Data supplied:
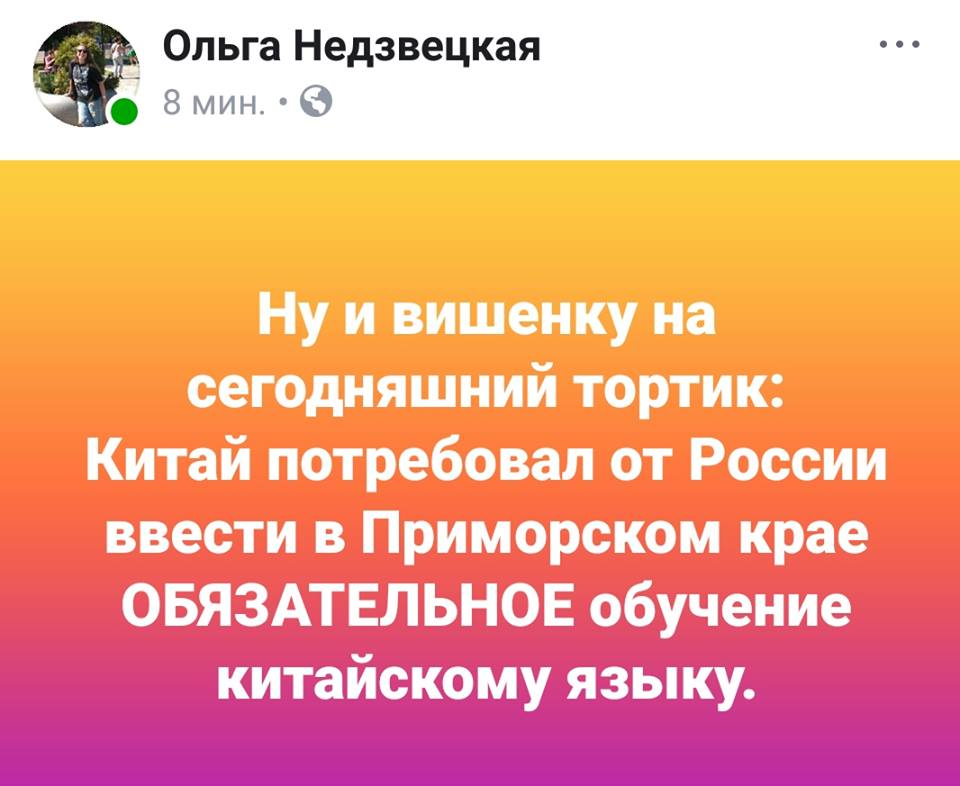 """""""Та пішов ти, козел безрогий! Гнида!"""" - львів'янка на позашляховику збила поліцейського - Цензор.НЕТ 9680"""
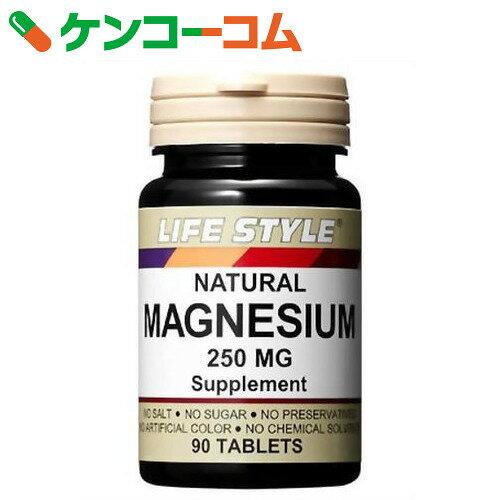 ライフスタイル(LIFE STYLE) マグネシウム250mg 90粒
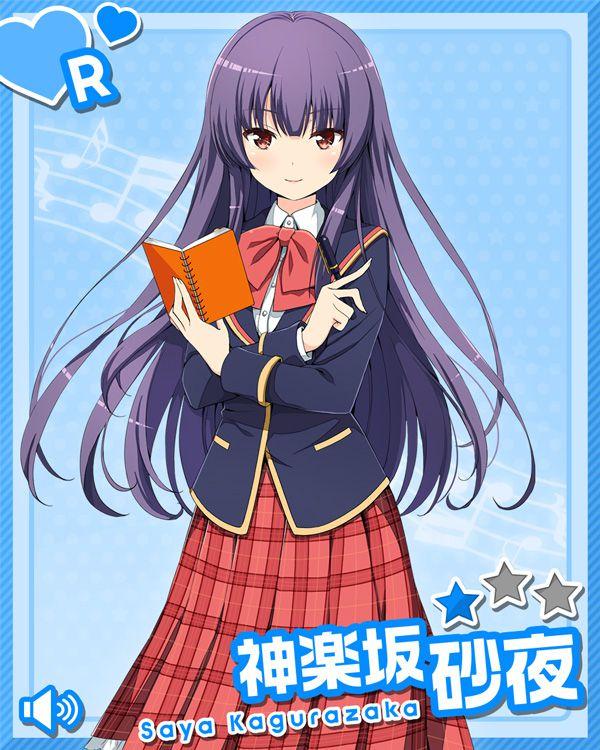 /theme/famitsu/gf-music/chara-card/kagurazaka-r1.jpg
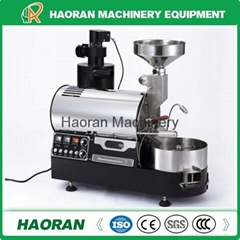 Garanti Lowest Price and New Design Coffee Roaster Machine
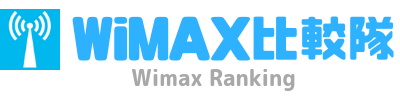WiMAX比較隊!初心者にもおすすめのプロバイダランキング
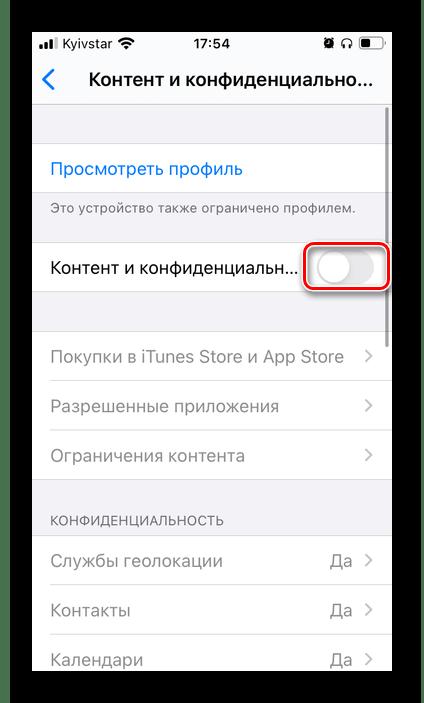 Включить контент и конфиденциальность в настройках iPhone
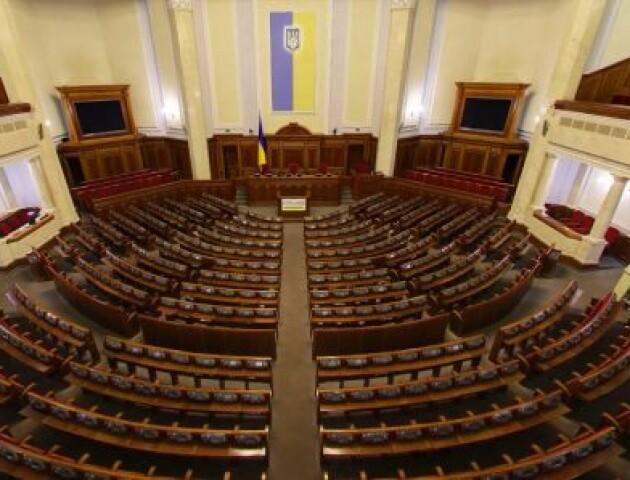 Верховна Рада попередньо схвалила скорочення кількості депутатів на третину
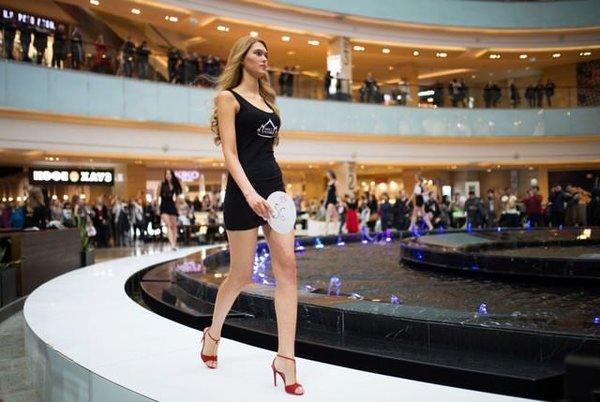 Rusya en güzelini arıyor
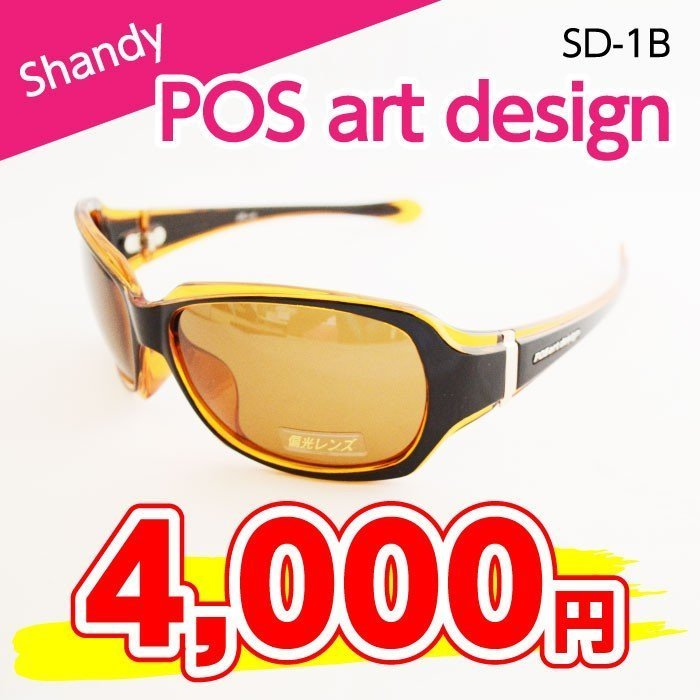 【サングラス】POSartDesign Shandy(SD-1B)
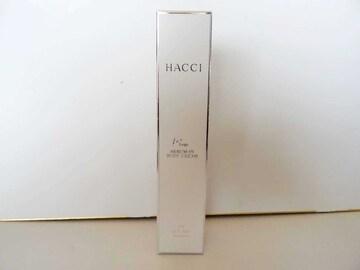 新品・未開封 HACCI セラムイン UVボディクリーム Leg P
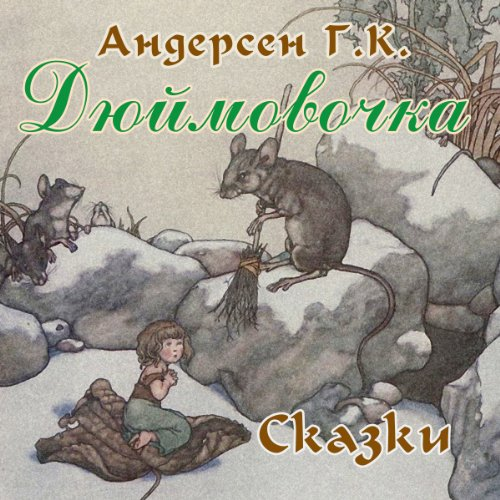 Djujmovochka. Sbornik skazok                   By:                                                                                                                                 Hans Christian Andersen                               Narrated by:                                                                                                                                 Natalia Gurevitch                      Length: 1 hr and 19 mins     Not rated yet     Overall 0.0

Action item: Transcribe the records verbatim and omit the images.

Output of the exercise:
 """""""Та пішов ти, козел безрогий! Гнида!"""" - львів'янка на позашляховику збила поліцейського - Цензор.НЕТ 9680"""
 ライフスタイル(LIFE STYLE) マグネシウム250mg 90粒
 /theme/famitsu/gf-music/chara-card/kagurazaka-r1.jpg
 Garanti Lowest Price and New Design Coffee Roaster Machine
WiMAX比較隊!初心者にもおすすめのプロバイダランキング
 Включить контент и конфиденциальность в настройках iPhone
 Верховна Рада попередньо схвалила скорочення кількості депутатів на третину
 Rusya en güzelini arıyor
 【サングラス】POSartDesign Shandy(SD-1B)
 新品・未開封 HACCI セラムイン UVボディクリーム Leg P
 Djujmovochka. Sbornik skazok                   By:                                                                                                                                 Hans Christian Andersen                               Narrated by:                                                                                                                                 Natalia Gurevitch                      Length: 1 hr and 19 mins     Not rated yet     Overall 0.0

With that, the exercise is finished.